**DATA EXTRACT**.
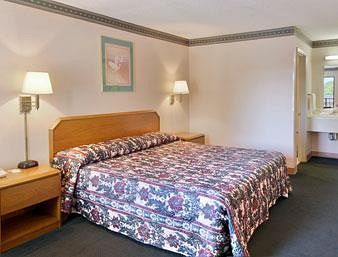 Motel Cheraw - Days Inn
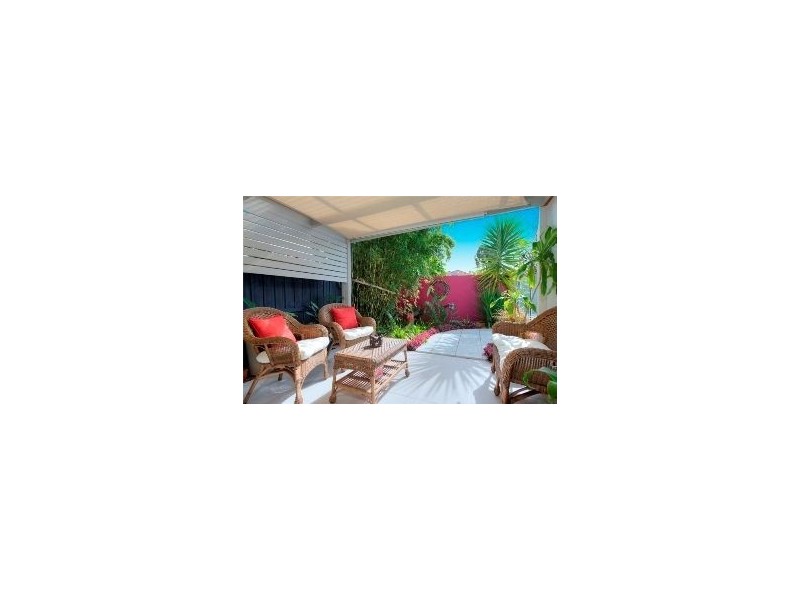 1 Oxbridge Chase, Arundel QLD 4214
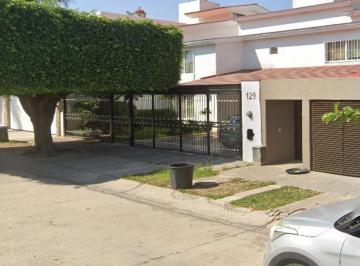 Casa de 4 habitaciones, Zapopan · Venta de Casa en Bumgabillas Zapopan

**EXERCISE DETAILS**. Once the pictures are set aside, repeat the remaining data word for word.

**OUTPUT OF THE EXERCISE**.
 Motel Cheraw - Days Inn
 1 Oxbridge Chase, Arundel QLD 4214
 Casa de 4 habitaciones, Zapopan · Venta de Casa en Bumgabillas Zapopan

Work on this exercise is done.